Agent - Llama Stack

Introduction

In this module, you’ll learn how to build intelligent agents using Llama Stack’s powerful agent framework. Agents are AI systems that can reason, make decisions, and take actions to accomplish complex tasks—going beyond simple question-answering to become autonomous problem solvers.

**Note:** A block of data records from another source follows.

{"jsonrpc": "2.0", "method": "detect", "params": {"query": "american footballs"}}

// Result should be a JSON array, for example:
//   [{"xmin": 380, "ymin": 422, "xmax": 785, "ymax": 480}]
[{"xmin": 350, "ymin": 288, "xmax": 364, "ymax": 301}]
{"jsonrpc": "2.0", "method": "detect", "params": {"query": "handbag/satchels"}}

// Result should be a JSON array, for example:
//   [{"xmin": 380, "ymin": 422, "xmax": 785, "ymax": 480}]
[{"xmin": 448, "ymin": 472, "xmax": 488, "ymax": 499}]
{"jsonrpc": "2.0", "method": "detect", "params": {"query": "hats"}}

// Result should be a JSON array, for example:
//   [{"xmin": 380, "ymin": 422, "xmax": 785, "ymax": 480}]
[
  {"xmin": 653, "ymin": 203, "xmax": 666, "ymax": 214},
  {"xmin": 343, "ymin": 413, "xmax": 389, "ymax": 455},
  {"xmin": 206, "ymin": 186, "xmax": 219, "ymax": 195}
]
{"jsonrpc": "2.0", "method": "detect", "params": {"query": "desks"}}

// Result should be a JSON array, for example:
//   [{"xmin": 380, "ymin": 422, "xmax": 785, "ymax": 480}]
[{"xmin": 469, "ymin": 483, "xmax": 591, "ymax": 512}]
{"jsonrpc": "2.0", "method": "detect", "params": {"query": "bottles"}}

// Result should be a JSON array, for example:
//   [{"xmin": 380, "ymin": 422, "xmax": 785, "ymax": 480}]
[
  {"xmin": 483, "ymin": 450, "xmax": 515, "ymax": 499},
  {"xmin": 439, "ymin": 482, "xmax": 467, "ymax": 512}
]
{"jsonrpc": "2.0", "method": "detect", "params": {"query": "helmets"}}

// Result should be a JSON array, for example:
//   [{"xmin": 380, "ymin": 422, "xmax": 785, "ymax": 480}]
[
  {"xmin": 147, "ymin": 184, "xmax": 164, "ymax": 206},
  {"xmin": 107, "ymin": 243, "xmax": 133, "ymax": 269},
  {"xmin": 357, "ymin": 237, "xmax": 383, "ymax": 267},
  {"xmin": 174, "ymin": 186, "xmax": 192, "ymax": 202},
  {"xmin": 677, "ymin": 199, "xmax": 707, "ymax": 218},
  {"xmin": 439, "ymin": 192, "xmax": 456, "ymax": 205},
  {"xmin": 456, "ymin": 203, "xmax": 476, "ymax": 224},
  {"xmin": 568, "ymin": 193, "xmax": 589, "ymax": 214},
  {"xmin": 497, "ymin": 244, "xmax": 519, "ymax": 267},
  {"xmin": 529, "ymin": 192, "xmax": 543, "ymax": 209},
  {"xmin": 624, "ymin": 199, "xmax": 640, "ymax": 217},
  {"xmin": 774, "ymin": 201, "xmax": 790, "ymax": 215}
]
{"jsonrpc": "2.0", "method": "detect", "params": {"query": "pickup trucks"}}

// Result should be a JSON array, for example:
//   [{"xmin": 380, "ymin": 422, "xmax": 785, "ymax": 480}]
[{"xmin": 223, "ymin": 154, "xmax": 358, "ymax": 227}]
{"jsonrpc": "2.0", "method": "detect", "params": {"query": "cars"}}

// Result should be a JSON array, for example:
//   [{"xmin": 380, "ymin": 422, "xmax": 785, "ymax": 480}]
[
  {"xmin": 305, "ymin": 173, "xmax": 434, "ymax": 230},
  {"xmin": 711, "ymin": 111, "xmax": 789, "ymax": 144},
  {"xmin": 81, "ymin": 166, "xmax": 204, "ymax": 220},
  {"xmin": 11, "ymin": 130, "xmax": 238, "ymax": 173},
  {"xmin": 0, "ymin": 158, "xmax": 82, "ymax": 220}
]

Throughout this hands-on exercise, you’ll progress through a carefully structured journey:

Getting Started: You’ll begin with simple "Hello World" agents to understand the basic agent creation and execution patterns, including both standard and streaming responses.
Working with Tools: You’ll discover how agents become truly powerful by connecting them to tools—both built-in capabilities and custom tools that interact with real business systems like customer databases and financial services.
MCP Integration: Building on your MCP knowledge from the previous module, you’ll integrate Model Context Protocol servers as tool providers, enabling your agents to access rich, structured data sources.
Advanced Agent Patterns: You’ll explore sophisticated patterns including multi-tool agents that coordinate between different systems, multi-turn conversations that maintain context, and human-in-the-loop (HITL) workflows that combine AI autonomy with human oversight.

By the end of this module, you’ll have hands-on experience building agents that can autonomously query databases, process financial data, and interact intelligently across multiple business domains—all using Llama Stack’s production-ready agent framework.

Let’s get started by setting up your environment and running your first agent!

Environment Setup

Make sure you are in the correct base directory

cd $HOME/fantaco-redhat-one-2026/
pwd

/home/lab-user/fantaco-redhat-one-2026

If needed, create a Python virtual environment (venv)

python -m venv .venv

How do you know if you need to create one? You can look for an existing .venv folder

ls .venv

The following response indicates you need to create your Python venv

ls: cannot access '.venv': No such file or directory

Set environment

source .venv/bin/activate

And if you use Terminal 2 you wish to make sure all the env vars are set up there as well.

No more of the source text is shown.